Sam Nadler et Jordan Metzner, tous deux diplômés de l’Université d’Indiana en 2005, ont ouvert une franchise de restaurants de burrito dans le centre-ville, bien qu’ils aient été avertis que les Argentins, réputés conservateurs dans leurs choix alimentaires, ne choisiraient pas Tex-Mex. Deux ans plus tard, la California Burrito Company commande souvent des lignes d’une demi-heure pendant les heures de pointe. "Pendant les premiers mois, nous n'avions aucune idée de ce que nous faisions", a déclaré Nadler. Mais, dit-il, le faible coût de la création d’une entreprise leur a donné la liberté de commettre des erreurs. "Maintenant, nous nous amusons à essayer d'apporter quelque chose de nouveau sur le marché."

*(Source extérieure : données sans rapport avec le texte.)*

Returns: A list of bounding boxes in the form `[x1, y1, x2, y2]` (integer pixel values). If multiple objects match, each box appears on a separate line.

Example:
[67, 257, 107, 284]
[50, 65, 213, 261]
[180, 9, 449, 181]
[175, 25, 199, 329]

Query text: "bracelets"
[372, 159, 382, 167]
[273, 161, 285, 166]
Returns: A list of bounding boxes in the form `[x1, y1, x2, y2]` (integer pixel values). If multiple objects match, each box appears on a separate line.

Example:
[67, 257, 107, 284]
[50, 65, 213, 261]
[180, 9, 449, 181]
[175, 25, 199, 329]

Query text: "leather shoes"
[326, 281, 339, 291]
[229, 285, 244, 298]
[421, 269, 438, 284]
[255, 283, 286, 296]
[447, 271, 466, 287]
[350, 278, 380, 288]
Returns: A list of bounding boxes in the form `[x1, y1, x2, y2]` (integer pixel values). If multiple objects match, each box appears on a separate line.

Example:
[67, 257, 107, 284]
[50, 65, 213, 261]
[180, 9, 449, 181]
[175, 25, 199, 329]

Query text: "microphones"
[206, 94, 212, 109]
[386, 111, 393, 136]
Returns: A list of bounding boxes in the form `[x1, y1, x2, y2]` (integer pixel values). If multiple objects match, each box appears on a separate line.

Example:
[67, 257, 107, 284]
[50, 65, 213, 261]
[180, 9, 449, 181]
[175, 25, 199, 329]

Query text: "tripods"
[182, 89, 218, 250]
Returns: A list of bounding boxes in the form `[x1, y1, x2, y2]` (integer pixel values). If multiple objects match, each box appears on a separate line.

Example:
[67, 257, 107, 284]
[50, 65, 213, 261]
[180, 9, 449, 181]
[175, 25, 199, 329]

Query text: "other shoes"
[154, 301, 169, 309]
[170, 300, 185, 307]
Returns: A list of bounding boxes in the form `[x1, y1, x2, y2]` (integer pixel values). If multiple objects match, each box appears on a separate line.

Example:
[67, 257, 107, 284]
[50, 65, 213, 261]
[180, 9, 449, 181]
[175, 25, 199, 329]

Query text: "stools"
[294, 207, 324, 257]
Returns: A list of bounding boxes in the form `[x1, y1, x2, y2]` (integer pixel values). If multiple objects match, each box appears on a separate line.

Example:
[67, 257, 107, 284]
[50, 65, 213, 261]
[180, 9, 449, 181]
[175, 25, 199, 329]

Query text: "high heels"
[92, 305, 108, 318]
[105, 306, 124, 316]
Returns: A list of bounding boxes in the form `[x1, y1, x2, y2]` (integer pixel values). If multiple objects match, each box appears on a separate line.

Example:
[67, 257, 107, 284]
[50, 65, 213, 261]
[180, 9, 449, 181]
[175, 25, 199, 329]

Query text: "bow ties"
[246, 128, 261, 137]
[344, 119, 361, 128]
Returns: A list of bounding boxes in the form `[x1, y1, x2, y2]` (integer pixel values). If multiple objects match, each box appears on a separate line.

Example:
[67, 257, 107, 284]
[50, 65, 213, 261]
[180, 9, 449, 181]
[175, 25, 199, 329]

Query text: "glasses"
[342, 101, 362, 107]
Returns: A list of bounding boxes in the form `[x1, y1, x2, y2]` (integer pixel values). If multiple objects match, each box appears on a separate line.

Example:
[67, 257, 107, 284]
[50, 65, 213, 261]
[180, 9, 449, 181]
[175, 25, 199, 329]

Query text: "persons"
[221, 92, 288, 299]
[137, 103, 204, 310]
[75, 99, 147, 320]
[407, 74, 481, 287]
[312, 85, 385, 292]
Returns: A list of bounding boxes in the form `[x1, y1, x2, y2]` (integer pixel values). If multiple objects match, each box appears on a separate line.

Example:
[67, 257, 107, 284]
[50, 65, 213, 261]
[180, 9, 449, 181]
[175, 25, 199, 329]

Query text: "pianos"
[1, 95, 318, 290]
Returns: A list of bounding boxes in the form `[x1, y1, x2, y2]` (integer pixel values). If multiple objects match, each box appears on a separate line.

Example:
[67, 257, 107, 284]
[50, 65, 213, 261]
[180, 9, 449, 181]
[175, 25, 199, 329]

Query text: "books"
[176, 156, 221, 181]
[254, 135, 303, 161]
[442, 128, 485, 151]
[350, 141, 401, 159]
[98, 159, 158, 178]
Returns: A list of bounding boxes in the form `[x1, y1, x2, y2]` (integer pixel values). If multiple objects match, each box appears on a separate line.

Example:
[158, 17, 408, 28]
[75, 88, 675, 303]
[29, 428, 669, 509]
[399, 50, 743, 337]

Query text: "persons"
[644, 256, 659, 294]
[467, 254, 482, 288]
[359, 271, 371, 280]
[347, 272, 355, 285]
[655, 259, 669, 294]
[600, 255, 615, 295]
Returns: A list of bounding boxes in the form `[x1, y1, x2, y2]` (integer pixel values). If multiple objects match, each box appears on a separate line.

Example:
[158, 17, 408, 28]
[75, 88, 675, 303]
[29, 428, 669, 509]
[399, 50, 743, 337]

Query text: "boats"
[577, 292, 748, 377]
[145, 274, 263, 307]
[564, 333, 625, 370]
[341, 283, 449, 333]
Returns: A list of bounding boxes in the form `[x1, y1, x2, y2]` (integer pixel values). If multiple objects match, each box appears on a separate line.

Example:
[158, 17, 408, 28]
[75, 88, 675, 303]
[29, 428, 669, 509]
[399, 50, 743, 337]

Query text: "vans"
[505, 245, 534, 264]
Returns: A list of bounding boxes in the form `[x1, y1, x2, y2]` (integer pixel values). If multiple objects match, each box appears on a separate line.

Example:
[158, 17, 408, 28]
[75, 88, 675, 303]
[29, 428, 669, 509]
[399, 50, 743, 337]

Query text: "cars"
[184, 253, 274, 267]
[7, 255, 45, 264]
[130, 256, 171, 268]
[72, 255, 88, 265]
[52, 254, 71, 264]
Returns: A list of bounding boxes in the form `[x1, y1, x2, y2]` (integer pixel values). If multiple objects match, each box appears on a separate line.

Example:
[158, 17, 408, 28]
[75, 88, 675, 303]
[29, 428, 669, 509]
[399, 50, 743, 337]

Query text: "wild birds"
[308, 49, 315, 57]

"Buenos Aires semble être un endroit où les gens viennent pour découvrir leur vie", a déclaré Kristie Robinson, 30 ans, qui s'est installée à Londres il y a plus de trois ans. Elle a fondé The Argentimes, un journal bimensuel de langue anglaise. "Si vous venez avec un peu d'argent économisé, vous pouvez vivre confortablement pendant six mois, un an. Vous pouvez prétendre que vous êtes en Europe ici pour un quart du coût."

Buenos Aires - "bon vent" en espagnol - a traversé de nombreuses incarnations et se réinvente encore une fois. Et les étrangers jouent également un rôle important cette fois-ci, grâce à un peso faible qui attire des gens de partout. La capitale, située sur le Río de la Plata, l’un des plus grands estuaires du monde, a longtemps été décrite comme le Paris de l’Amérique du Sud, mais on a récemment commencé à la comparer à Paris des années 1920, emblématique du lieu où les artistes, Les intellectuels et autres du monde entier ont poursuivi leurs passions.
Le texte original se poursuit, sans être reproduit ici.